-- Data shown --
········

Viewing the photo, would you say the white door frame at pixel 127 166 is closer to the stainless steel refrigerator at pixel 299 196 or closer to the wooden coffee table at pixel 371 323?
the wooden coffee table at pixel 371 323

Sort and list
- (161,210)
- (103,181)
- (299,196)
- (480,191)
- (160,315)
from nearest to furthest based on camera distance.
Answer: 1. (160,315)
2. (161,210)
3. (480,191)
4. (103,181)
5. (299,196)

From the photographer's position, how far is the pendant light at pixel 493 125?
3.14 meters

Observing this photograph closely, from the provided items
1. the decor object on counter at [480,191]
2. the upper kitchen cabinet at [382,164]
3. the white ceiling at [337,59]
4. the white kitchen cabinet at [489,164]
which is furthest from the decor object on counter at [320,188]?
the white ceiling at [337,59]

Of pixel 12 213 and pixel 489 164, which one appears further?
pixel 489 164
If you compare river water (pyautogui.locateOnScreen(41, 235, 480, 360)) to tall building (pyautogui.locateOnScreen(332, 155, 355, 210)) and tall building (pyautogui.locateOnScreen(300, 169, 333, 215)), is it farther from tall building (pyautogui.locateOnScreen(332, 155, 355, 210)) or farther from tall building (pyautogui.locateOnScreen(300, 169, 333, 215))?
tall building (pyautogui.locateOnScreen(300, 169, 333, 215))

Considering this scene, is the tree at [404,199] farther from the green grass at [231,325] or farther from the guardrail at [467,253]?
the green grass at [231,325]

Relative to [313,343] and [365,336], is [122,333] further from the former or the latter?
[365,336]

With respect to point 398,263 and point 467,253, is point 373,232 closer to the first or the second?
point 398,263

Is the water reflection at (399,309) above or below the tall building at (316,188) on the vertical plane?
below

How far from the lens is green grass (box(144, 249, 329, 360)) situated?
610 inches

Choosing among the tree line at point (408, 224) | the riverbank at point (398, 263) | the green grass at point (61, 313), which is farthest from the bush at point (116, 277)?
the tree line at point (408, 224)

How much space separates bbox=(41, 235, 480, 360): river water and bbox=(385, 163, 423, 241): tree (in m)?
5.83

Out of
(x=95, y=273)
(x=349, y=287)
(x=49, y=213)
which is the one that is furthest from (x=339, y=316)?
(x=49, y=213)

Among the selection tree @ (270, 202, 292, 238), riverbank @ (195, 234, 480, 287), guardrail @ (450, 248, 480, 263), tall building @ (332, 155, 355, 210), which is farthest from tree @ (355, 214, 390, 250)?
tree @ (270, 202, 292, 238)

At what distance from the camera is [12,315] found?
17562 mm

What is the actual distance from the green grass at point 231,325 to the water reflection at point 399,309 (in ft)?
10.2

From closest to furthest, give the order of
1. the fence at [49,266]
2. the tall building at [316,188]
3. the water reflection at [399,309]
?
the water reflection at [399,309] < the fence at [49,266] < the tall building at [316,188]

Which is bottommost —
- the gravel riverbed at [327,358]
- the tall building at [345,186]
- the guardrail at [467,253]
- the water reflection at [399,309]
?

········

Copy the data word for word, starting with the line that contains "Choosing among the" and going on through the end of the data.

-- Solution to the exercise --
Choosing among the tree line at point (408, 224) | the riverbank at point (398, 263) | the green grass at point (61, 313), which is farthest from the bush at point (116, 277)?
the tree line at point (408, 224)

How much space separates bbox=(41, 235, 480, 360): river water and bbox=(385, 163, 423, 241): tree (in m)?
5.83

Out of
(x=95, y=273)
(x=349, y=287)
(x=49, y=213)
which is the one that is furthest from (x=339, y=316)?
(x=49, y=213)

Among the selection tree @ (270, 202, 292, 238), riverbank @ (195, 234, 480, 287), guardrail @ (450, 248, 480, 263), tall building @ (332, 155, 355, 210), which is farthest from tree @ (355, 214, 390, 250)?
tree @ (270, 202, 292, 238)

At what distance from the camera is [12,315] found?
17562 mm

What is the actual distance from the green grass at point 231,325 to the water reflection at point 399,309 (in ft)?
10.2

From closest to furthest, give the order of
1. the fence at [49,266]
2. the tall building at [316,188]
3. the water reflection at [399,309]
?
the water reflection at [399,309] < the fence at [49,266] < the tall building at [316,188]

Which is bottommost —
- the gravel riverbed at [327,358]
- the tall building at [345,186]
- the guardrail at [467,253]
- the water reflection at [399,309]
?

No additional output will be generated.